Senate Appropriations Committee Vice Chairwoman Barbara Mikulski (D-MD), however, criticized Republicans for effectively prohibiting contraceptive services between many women and their doctors or primary care clinics.

“I know the issue of birth control is difficult for some, but we know that Zika has terrible consequences for women and babies,” Mikulski said in a statement. “Republicans don’t want to treat Zika as an emergency and they don’t want to expand access to birth control. It begs the question: Will they be willing to pay the costs associated with every child born in this country with Zika-related birth defects?”

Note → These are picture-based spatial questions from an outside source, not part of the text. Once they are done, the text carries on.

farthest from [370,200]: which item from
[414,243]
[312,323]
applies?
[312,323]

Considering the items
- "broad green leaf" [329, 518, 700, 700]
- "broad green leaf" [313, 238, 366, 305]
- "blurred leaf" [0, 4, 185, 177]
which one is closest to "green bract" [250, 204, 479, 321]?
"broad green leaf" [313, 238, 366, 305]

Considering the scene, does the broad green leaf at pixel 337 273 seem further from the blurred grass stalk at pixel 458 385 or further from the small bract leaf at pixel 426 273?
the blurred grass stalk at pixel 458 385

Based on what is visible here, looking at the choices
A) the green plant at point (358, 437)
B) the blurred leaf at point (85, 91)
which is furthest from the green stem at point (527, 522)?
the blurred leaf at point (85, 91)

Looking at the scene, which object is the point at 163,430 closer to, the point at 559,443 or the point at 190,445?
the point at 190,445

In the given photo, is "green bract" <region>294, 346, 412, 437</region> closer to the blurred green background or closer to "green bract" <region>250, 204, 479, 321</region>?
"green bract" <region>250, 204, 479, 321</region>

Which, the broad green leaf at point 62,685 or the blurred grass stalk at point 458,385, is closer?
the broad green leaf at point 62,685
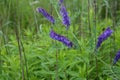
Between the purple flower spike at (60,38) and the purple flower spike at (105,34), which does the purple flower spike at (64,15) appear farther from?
the purple flower spike at (105,34)

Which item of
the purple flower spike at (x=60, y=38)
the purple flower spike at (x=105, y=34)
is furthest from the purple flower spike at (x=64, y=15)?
the purple flower spike at (x=105, y=34)

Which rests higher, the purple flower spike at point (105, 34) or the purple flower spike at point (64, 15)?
the purple flower spike at point (64, 15)

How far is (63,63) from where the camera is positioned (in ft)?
6.57

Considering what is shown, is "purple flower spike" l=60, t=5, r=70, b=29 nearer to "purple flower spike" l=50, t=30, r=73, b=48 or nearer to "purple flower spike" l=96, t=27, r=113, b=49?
"purple flower spike" l=50, t=30, r=73, b=48

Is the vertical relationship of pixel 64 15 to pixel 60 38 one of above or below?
above

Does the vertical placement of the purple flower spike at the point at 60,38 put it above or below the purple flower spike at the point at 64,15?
below

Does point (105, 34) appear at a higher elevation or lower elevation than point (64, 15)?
lower

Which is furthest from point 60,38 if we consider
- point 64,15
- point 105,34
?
point 105,34

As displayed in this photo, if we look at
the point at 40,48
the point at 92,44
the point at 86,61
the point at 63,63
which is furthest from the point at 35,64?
the point at 92,44

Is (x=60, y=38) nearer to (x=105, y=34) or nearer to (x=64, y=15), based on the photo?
(x=64, y=15)

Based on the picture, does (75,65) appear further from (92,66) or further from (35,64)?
(35,64)

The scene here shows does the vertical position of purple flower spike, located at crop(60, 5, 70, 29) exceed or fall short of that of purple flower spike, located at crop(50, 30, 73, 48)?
it exceeds it

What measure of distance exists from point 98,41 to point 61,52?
1.28 feet

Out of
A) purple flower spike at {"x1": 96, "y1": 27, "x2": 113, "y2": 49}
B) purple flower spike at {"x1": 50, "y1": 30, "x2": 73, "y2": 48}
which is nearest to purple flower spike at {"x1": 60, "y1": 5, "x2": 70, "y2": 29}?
purple flower spike at {"x1": 50, "y1": 30, "x2": 73, "y2": 48}
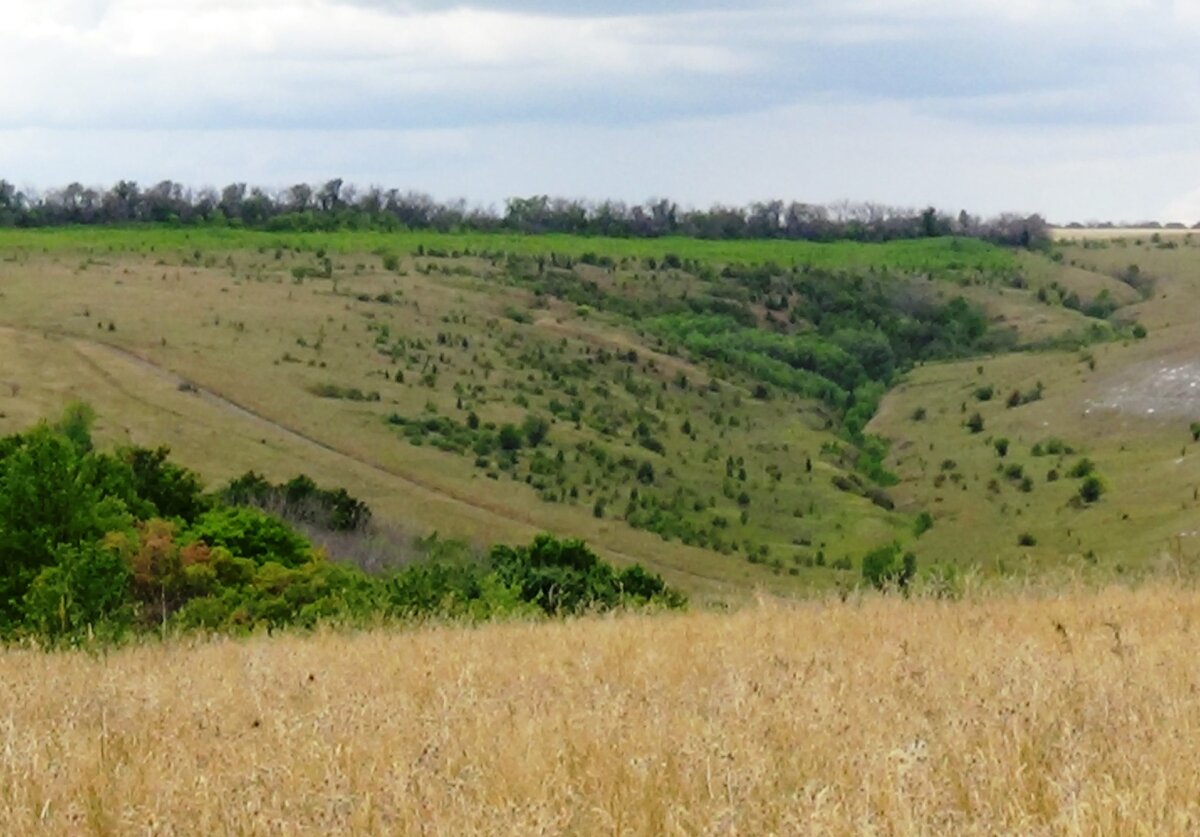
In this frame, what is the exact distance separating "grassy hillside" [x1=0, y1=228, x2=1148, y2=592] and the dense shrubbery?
1053 cm

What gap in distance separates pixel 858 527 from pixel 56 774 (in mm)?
68838

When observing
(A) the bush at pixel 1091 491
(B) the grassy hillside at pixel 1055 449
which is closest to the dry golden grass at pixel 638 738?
(B) the grassy hillside at pixel 1055 449

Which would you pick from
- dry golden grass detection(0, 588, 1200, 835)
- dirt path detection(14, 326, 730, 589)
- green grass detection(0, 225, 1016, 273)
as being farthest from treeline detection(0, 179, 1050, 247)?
dry golden grass detection(0, 588, 1200, 835)

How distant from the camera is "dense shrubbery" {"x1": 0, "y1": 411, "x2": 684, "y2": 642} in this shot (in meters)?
13.7

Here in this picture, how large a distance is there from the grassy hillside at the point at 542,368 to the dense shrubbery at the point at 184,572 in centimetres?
1053

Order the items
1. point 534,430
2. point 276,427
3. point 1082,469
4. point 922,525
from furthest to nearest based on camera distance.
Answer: point 534,430 → point 1082,469 → point 922,525 → point 276,427

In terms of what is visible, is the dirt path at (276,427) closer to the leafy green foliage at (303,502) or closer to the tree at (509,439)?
the tree at (509,439)

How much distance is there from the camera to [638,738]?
5.40m

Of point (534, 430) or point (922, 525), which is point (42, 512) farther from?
point (534, 430)

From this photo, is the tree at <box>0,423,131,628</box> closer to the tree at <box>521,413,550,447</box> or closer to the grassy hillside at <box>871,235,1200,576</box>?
the grassy hillside at <box>871,235,1200,576</box>

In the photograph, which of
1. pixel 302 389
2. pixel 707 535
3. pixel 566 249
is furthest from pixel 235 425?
pixel 566 249

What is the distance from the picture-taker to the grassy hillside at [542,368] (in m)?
66.8

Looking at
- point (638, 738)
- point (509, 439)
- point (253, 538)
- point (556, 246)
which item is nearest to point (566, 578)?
point (253, 538)

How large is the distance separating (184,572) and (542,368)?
75.0m
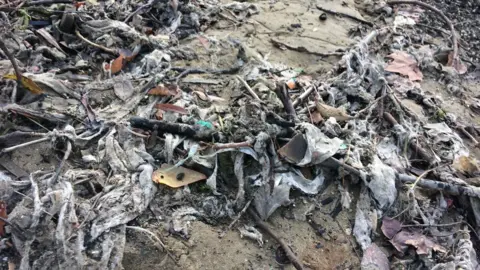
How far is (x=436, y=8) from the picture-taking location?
469cm

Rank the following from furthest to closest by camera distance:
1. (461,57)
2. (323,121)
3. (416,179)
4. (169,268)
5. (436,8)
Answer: (436,8) → (461,57) → (323,121) → (416,179) → (169,268)

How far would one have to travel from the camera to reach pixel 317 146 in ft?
8.86

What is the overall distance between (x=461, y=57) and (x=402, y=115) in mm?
1393

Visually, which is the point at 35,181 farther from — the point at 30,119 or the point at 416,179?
the point at 416,179

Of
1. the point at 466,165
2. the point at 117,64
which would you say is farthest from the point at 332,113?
the point at 117,64

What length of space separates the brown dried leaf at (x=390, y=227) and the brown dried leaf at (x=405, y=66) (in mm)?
1511

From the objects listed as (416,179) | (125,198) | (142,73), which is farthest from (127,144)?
(416,179)

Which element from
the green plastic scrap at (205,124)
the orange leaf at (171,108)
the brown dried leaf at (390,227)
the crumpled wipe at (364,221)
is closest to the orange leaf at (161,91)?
the orange leaf at (171,108)

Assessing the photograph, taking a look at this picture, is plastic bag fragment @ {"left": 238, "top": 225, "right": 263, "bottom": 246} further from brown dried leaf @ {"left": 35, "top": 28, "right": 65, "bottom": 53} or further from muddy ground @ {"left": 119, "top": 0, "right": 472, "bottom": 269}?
brown dried leaf @ {"left": 35, "top": 28, "right": 65, "bottom": 53}

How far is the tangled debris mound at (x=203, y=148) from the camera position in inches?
91.7

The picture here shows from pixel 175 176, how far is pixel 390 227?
121 cm

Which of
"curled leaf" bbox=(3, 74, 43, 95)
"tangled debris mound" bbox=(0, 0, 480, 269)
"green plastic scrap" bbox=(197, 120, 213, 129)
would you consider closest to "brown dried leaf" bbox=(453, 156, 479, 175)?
"tangled debris mound" bbox=(0, 0, 480, 269)

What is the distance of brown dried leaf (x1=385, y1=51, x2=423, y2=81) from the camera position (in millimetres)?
3764

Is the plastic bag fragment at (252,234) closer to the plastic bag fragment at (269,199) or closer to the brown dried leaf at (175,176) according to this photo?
the plastic bag fragment at (269,199)
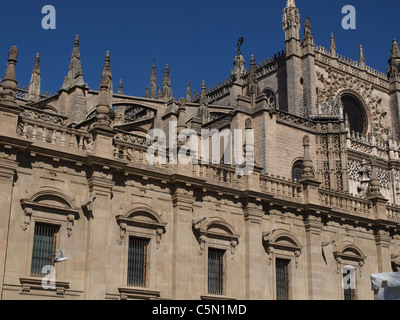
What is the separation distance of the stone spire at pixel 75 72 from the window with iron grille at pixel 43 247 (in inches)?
766

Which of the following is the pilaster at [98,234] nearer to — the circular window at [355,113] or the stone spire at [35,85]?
the stone spire at [35,85]

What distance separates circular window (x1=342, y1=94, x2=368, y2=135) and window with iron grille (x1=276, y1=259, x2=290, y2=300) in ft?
94.3

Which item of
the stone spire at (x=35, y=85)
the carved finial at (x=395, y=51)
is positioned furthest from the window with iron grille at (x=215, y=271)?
the carved finial at (x=395, y=51)

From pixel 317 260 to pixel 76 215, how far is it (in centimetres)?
1048

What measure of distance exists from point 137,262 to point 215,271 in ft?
10.7

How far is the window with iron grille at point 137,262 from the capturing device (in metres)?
20.1

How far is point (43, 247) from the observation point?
1839 cm

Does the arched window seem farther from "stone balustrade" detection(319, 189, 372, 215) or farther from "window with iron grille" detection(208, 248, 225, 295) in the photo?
"window with iron grille" detection(208, 248, 225, 295)

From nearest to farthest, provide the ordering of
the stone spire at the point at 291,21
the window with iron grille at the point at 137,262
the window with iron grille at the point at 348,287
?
1. the window with iron grille at the point at 137,262
2. the window with iron grille at the point at 348,287
3. the stone spire at the point at 291,21

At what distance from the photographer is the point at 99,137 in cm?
1991

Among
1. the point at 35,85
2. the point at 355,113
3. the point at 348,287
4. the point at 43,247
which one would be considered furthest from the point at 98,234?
the point at 355,113

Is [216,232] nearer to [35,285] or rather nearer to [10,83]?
[35,285]
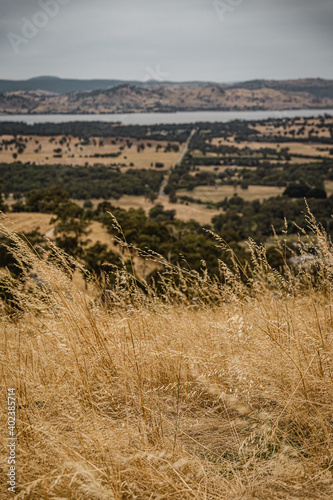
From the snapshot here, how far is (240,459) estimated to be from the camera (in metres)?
1.82

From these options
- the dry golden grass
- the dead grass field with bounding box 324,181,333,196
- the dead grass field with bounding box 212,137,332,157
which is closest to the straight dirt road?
the dead grass field with bounding box 212,137,332,157

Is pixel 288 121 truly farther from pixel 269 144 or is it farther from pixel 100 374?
pixel 100 374

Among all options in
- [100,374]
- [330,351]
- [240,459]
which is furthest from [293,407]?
[100,374]

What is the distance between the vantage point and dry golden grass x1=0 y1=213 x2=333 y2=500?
1.64m

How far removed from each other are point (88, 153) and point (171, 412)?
475 feet

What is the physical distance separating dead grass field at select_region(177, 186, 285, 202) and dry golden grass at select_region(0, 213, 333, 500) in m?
92.2

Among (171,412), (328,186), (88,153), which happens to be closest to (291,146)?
(328,186)

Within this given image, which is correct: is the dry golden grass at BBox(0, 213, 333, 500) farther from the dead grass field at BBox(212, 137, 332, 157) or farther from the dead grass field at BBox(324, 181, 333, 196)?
the dead grass field at BBox(212, 137, 332, 157)

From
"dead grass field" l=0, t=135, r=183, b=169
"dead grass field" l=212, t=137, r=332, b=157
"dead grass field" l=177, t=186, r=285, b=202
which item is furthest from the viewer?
"dead grass field" l=212, t=137, r=332, b=157

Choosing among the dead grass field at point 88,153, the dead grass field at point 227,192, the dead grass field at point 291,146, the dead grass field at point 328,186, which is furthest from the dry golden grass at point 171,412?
the dead grass field at point 291,146

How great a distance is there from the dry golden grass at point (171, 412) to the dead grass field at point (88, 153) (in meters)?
118

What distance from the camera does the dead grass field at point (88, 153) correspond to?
122m

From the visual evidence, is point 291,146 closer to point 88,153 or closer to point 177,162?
point 177,162

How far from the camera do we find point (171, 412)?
2.34 meters
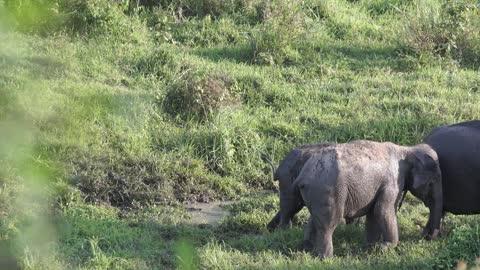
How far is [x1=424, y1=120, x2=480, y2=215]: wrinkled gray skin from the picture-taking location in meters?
7.05

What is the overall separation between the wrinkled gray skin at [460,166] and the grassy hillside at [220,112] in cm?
28

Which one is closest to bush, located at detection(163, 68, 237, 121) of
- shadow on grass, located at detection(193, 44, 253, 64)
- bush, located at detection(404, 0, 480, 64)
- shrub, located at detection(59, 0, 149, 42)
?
shadow on grass, located at detection(193, 44, 253, 64)

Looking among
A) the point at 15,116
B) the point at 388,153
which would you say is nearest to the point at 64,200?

The Centers for Disease Control and Prevention concluded that Zika causes microcephaly, an incurable neurological disorder that impairs brain and skull growth in utero, as well as other severe fetal brain defects. Advocates have said the virus underscores the urgent need for better contraceptive access, particularly since Zika can be sexually transmitted.

Online requests for abortion medications have spiked in Latin American countries that issued warnings to pregnant people about Zika-related complications yet outlaw or restrict the health care, according to a recent New England Journal of Medicine study.

A White House spokesperson June 23 said that President Barack Obama would veto the funding package in its current form. McConnell will attempt to bring up the Republican agreement after the Senate returns from its July 4 recess, according to a leadership spokesperson.

Senate Minority Leader Harry Reid (D-NV) and other party leaders in the chamber called for a new round of Zika talks.

“The conference report includes a restriction that would limit funding for providers of birth control services—a backdoor way of restricting care from women’s health providers like Planned Parenthood and family planning centers that would have serious consequences for women’s health,” they said in a letter to McConnell and House Speaker Paul Ryan (R-WI).